** Passage for review follows **
I was a child of many emotions. Sensitive, thinking, opinionated, deeply feeling.
But I quickly learned that some emotions were not acceptable, maybe even a sin, and I was not allowed to express them.
I learned that if I was angry, it was “godly” to forgive and forget that anger and definitely don’t express it. “Be angry but do not sin” meant “be angry but never tell anyone or show it”. There were times I wanted to scream because of the pent-up feelings of anger at my parents, anger at my sister, and anger at myself for being angry with them. I must be the terrible person they said I was because I couldn’t stop being angry and sad all the time. I begged God to make me nice and happy and sweet. “Why can’t you be sweet like your sister?” was something I heard often. I often escaped with a book into my favorite tree, away from everyone I could possibly sin against, away from the constant criticism of my actions and “bad attitudes” and the reminders that I was rebellious against God and my parents.
When I was an early teen, things only got worse. Thanks to a cult leader called Bill Gothard and his seminars and his followers, my family finally found answers to all our problems and embraced the promises to have the perfect godly life if we followed the Basic Principles. I was 14 and I thought, yes! This is the answer! The rule list that will finally make me a good person whom my family will love, who will be worthy of their love and acceptance. I poured my heart and soul into the materials, spending hours praying to God to forgive me for all the ground I gave to Satan. For not accepting my parents as the hammer and chisel that were molding me into the diamond I was meant to be. My resistance of their umbrella of authority must be the reason I’m a bad, selfish person. I was determined to finally fix my broken soul. I befriended many “godly girls” who were homeschoolers and whose families understood and followed the secrets of a godly life, hoping their goodness would rub off on me. Eventually, those girls popped into arguments between me and my mom… ”why can’t you be more like them? They would never treat their parents and sister the way you do.” I wanted nothing more than to be “more like them” and tried even harder.
I had many teary confessions to my parents for being rebellious. They piled on the modesty books and the courtship books and all the books that told me I was a naturally bad person and needed my parents as my authority because I couldn’t trust my heart to know what was best for me. I ate them up, thinking I would find the answer to all my problems. When my sister would lie about me, get me into trouble, pick fights with me until I snapped at her, I would take a breath, search my own heart for any evil thoughts, and beg her to forgive me for being selfish. She always did, of course. It was very magnanimous of her as a good, generous person to forgive my selfish actions.
There were some dark times in there. For a while I was convinced that since I was such a terrible person and my family hated me so much, that maybe God hated me too and what was the point of me living? I began to fantasize about ways I could kill myself and relieve my family of the burden of me. I never went through with anything.
I was afraid of death, that God really did hate me and would send me to hell and I couldn’t die until I turned into a better person.
** End of Passage for review **
** Supplied material follows **
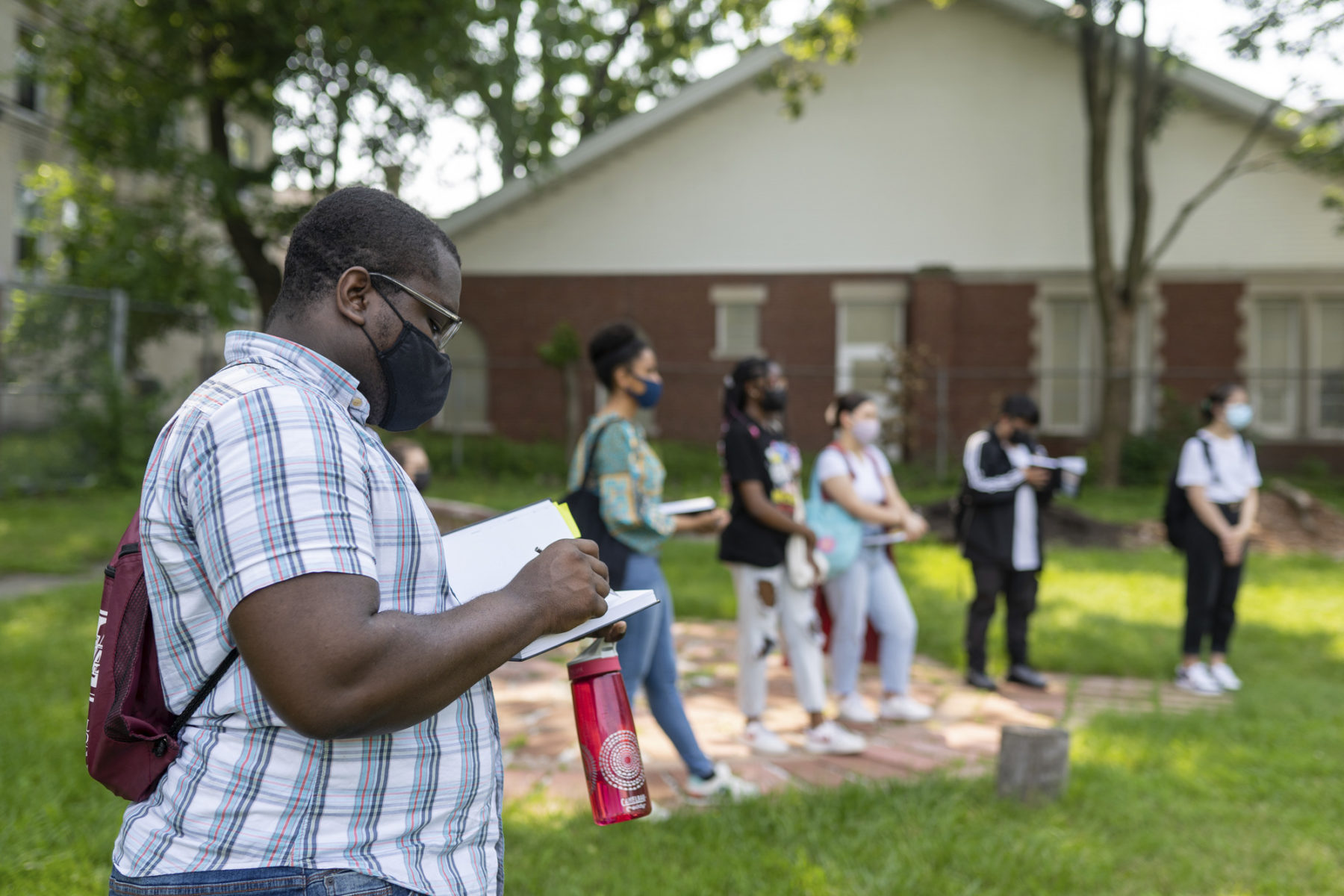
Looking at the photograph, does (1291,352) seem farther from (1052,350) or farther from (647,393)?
** End of Supplied material **
**What you should do**
Reproduce, without any changes, the part of the childhood account above from "I was a child" up to and including "to express them.".

**Solution for this task**
I was a child of many emotions. Sensitive, thinking, opinionated, deeply feeling.
But I quickly learned that some emotions were not acceptable, maybe even a sin, and I was not allowed to express them.